* _What you should do_
Repeat the material in full. Keep every line exactly as it is.

Records from a data collection
·····

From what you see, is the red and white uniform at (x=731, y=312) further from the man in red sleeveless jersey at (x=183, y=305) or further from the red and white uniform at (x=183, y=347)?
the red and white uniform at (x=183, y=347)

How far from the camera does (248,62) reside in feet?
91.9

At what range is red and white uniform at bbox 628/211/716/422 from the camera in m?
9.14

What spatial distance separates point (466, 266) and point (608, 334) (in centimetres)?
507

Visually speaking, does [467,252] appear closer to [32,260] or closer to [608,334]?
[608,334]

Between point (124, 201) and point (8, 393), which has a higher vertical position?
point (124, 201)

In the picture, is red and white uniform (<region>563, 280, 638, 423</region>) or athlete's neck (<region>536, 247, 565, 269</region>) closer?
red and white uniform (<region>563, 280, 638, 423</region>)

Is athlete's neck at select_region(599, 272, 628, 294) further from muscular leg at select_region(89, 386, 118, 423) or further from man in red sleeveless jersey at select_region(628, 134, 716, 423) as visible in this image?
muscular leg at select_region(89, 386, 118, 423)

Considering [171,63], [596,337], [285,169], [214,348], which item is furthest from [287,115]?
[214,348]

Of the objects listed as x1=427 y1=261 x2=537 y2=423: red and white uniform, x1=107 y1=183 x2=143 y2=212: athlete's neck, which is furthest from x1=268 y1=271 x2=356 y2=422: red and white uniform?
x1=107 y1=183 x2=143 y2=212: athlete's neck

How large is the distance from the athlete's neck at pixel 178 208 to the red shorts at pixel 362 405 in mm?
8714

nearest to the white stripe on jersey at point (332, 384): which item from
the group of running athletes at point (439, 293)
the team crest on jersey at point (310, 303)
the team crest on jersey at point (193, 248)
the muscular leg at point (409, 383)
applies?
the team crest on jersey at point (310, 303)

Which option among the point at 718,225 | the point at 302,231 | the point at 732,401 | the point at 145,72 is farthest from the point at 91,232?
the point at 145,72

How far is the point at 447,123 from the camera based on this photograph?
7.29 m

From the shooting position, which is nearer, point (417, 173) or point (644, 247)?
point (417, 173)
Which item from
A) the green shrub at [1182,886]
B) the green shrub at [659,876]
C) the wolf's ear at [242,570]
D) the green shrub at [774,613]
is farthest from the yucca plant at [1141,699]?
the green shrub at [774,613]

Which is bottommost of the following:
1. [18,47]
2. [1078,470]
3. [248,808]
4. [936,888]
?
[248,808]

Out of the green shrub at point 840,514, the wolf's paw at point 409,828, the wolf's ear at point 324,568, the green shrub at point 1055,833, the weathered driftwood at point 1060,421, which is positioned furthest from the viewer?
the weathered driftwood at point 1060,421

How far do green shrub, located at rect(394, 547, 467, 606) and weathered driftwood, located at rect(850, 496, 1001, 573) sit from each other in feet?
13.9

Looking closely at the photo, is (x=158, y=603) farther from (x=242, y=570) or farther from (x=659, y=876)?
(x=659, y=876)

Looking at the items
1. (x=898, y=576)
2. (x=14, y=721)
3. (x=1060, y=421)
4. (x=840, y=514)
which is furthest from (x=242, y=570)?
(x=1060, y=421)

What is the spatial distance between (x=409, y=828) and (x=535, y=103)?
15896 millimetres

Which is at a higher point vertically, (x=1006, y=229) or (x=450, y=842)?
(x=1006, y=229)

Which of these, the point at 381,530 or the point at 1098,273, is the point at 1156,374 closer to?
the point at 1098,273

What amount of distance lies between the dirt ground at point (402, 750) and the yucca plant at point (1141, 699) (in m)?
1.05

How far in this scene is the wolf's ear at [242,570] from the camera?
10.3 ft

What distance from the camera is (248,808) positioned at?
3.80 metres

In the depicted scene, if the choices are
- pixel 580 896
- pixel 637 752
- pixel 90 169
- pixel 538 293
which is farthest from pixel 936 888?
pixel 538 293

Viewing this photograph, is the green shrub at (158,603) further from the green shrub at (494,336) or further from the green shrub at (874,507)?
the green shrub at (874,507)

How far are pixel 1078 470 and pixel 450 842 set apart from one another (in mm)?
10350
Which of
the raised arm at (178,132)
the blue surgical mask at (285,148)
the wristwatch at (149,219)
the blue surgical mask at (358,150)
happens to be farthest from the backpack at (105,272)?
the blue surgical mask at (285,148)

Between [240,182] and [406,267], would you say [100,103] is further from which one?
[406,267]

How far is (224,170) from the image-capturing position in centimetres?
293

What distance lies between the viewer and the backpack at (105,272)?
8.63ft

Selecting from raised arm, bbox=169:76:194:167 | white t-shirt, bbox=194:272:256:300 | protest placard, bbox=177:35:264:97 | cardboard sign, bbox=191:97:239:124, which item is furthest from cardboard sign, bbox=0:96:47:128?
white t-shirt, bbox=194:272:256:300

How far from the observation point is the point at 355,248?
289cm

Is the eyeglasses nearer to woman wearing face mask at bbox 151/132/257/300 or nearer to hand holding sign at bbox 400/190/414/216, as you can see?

·····

* _Response for this exercise_
From what you see, is the red and white uniform at (x=731, y=312) further from the man in red sleeveless jersey at (x=183, y=305) or further from the red and white uniform at (x=183, y=347)?
the red and white uniform at (x=183, y=347)

How far from the camera does (248,62) reside in feet?
91.9

At what range is red and white uniform at bbox 628/211/716/422 from the camera in m?
9.14

What spatial distance separates point (466, 266) and point (608, 334) (in centimetres)?
507

Visually speaking, does [467,252] appear closer to [32,260] or closer to [608,334]?
[608,334]

Between point (124, 201) and point (8, 393), which has a higher vertical position?
point (124, 201)

In the picture, is red and white uniform (<region>563, 280, 638, 423</region>) or athlete's neck (<region>536, 247, 565, 269</region>) closer?
red and white uniform (<region>563, 280, 638, 423</region>)

Is athlete's neck at select_region(599, 272, 628, 294) further from muscular leg at select_region(89, 386, 118, 423) or further from man in red sleeveless jersey at select_region(628, 134, 716, 423) as visible in this image?
muscular leg at select_region(89, 386, 118, 423)

Considering [171,63], [596,337], [285,169], [214,348], which item is furthest from [287,115]?
[214,348]

Of the objects listed as x1=427 y1=261 x2=537 y2=423: red and white uniform, x1=107 y1=183 x2=143 y2=212: athlete's neck, which is furthest from x1=268 y1=271 x2=356 y2=422: red and white uniform?
x1=107 y1=183 x2=143 y2=212: athlete's neck

How large is the distance from the athlete's neck at pixel 178 208 to the red shorts at pixel 362 405 in mm?
8714

nearest to the white stripe on jersey at point (332, 384): which item from
the group of running athletes at point (439, 293)
the team crest on jersey at point (310, 303)
the team crest on jersey at point (193, 248)
the muscular leg at point (409, 383)
applies?
the team crest on jersey at point (310, 303)

Which option among the point at 718,225 | the point at 302,231 | the point at 732,401 | the point at 145,72 is farthest from the point at 91,232?
the point at 145,72

How far is the point at 447,123 from the camera based on this photograph?
7.29 m

From the shooting position, which is nearer, point (417, 173) or point (644, 247)?
point (417, 173)
Which item from
A) the green shrub at [1182,886]
B) the green shrub at [659,876]
C) the wolf's ear at [242,570]
D) the green shrub at [774,613]
is farthest from the yucca plant at [1141,699]?
the green shrub at [774,613]

Which is bottommost of the following:
1. [18,47]
2. [1078,470]
3. [248,808]
4. [936,888]
?
[248,808]

Out of the green shrub at point 840,514, the wolf's paw at point 409,828, the wolf's ear at point 324,568, the green shrub at point 1055,833, the weathered driftwood at point 1060,421, which is positioned furthest from the viewer?
the weathered driftwood at point 1060,421

How far do green shrub, located at rect(394, 547, 467, 606) and weathered driftwood, located at rect(850, 496, 1001, 573) sit from each other in feet?
13.9

Looking closely at the photo, is (x=158, y=603) farther from (x=242, y=570) or farther from (x=659, y=876)?
(x=659, y=876)

Looking at the items
1. (x=898, y=576)
2. (x=14, y=721)
3. (x=1060, y=421)
4. (x=840, y=514)
which is furthest from (x=242, y=570)?
(x=1060, y=421)

What is the spatial distance between (x=409, y=828) and (x=535, y=103)?
15896 millimetres

Which is at a higher point vertically, (x=1006, y=229) or (x=450, y=842)?
(x=1006, y=229)

Which of these, the point at 381,530 or the point at 1098,273, is the point at 1156,374 closer to?
the point at 1098,273

What amount of distance lies between the dirt ground at point (402, 750) and the yucca plant at point (1141, 699) (in m)?
1.05

How far in this scene is the wolf's ear at [242,570] from the camera?
10.3 ft

What distance from the camera is (248,808) positioned at?
3.80 metres

In the depicted scene, if the choices are
- pixel 580 896
- pixel 637 752
- pixel 90 169
- pixel 538 293
which is farthest from pixel 936 888?
pixel 538 293

Viewing this photograph, is the green shrub at (158,603) further from the green shrub at (494,336) or further from the green shrub at (874,507)?
the green shrub at (874,507)

How far are pixel 1078 470 and pixel 450 842 set apart from one another (in mm)?
10350
Which of
the raised arm at (178,132)
the blue surgical mask at (285,148)
the wristwatch at (149,219)
the blue surgical mask at (358,150)
happens to be farthest from the backpack at (105,272)?
the blue surgical mask at (285,148)

Between [240,182] and [406,267], would you say [100,103] is further from which one?
[406,267]

How far is (224,170) from the image-capturing position in centimetres?
293

What distance lies between the viewer and the backpack at (105,272)?
8.63ft

Selecting from raised arm, bbox=169:76:194:167 | white t-shirt, bbox=194:272:256:300 | protest placard, bbox=177:35:264:97 | cardboard sign, bbox=191:97:239:124, which item is furthest from cardboard sign, bbox=0:96:47:128?
white t-shirt, bbox=194:272:256:300

How far from the observation point is the point at 355,248?
289cm

Is the eyeglasses nearer to woman wearing face mask at bbox 151/132/257/300 or nearer to hand holding sign at bbox 400/190/414/216, as you can see?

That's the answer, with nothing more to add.